Man, stocks sure are going MENTAL right now.
The market just notched another all-time high, then another, then another. This is great. This is fantastic. If this isn’t enough to gaslight David Tice into a reticent state of mental paralysis, I don’t know what is. Like David Tepper tells his wife: hold the fucking position until I tell you I’m done. The Davids are SO IN on this rally.
Well, I might as well sell just a little bit. Pocket a little extra spending money for the weekend. It’s Jan. 30, the Dow’s down just a smidge. Still on track for a monthly gain, though. Eh, why not.
*Sells AMZN at 50% gain*
*Goes comatose binging on caviar-infused beef Wellington*
*Wakes up Feb. 5*
OH, MY, GOD.
Sell the house. Sell the dog. Sell the kids’ braces. 1,175-point loss? Is that even possible?!? It used to not be! NOW IT IS.
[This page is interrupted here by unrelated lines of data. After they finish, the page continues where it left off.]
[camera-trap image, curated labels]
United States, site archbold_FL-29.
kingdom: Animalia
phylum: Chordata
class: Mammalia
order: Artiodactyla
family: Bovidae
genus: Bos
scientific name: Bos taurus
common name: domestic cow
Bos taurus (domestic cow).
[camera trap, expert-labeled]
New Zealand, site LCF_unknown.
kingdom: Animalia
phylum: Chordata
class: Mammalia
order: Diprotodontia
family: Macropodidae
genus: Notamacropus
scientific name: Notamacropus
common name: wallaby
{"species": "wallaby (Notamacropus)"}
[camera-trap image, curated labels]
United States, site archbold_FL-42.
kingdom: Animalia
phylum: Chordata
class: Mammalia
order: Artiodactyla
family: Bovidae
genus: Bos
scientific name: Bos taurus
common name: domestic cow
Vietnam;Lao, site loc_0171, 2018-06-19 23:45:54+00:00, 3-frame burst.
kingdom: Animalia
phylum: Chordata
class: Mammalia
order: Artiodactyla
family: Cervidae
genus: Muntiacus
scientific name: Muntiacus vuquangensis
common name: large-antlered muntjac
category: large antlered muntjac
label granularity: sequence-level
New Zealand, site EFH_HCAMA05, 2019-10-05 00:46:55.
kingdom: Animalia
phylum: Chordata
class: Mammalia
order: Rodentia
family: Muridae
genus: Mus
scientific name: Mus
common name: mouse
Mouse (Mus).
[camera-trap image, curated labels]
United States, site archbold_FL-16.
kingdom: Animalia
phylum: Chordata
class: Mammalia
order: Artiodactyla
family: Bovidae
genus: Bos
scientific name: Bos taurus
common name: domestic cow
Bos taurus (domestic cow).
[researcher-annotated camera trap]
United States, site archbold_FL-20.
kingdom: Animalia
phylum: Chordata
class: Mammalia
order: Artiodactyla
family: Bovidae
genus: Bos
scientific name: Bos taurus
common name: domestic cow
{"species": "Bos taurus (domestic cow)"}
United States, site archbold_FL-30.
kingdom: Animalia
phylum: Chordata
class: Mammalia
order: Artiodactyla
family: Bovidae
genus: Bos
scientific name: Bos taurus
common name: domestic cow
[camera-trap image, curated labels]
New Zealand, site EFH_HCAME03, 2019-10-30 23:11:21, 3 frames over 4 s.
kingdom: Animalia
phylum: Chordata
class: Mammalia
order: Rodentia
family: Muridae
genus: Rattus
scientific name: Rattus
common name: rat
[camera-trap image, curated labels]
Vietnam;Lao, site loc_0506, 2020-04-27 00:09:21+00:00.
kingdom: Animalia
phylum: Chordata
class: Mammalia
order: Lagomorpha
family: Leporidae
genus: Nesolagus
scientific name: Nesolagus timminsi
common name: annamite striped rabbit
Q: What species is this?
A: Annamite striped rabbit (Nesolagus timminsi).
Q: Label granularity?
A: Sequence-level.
God, everything’s in the red. DLR, my piddling SGYP holding, my even more piddling CHK position. IT’S LIKE THE ELEVATOR SCENE FROM THE SHINING.
Grab the gun out of the safe. Sleep with it. Keep the business channel on, though. I know, I know — it’s the most terrifying nightlight ever. Just try to make it ’til morning. Keep repeating that over and over in your head while screaming yourself to sleep.
*Wakes up Feb. 6*
Oh wait, the Dow closed up 2.3% today. Yeah, the best day since 2006. It’s fine, we’re fine. It’s fine.
What do I learn from all this? Is there a lesson to be seen in my children’s now crooked teeth? Is it that stocks are a wily temptress and a silly black hole of prognostication and that no one knows where the fuck they’re going and that no one ever has with any sound sense of authority, ever?
I don’t know. Let me just see what CNBC thinks.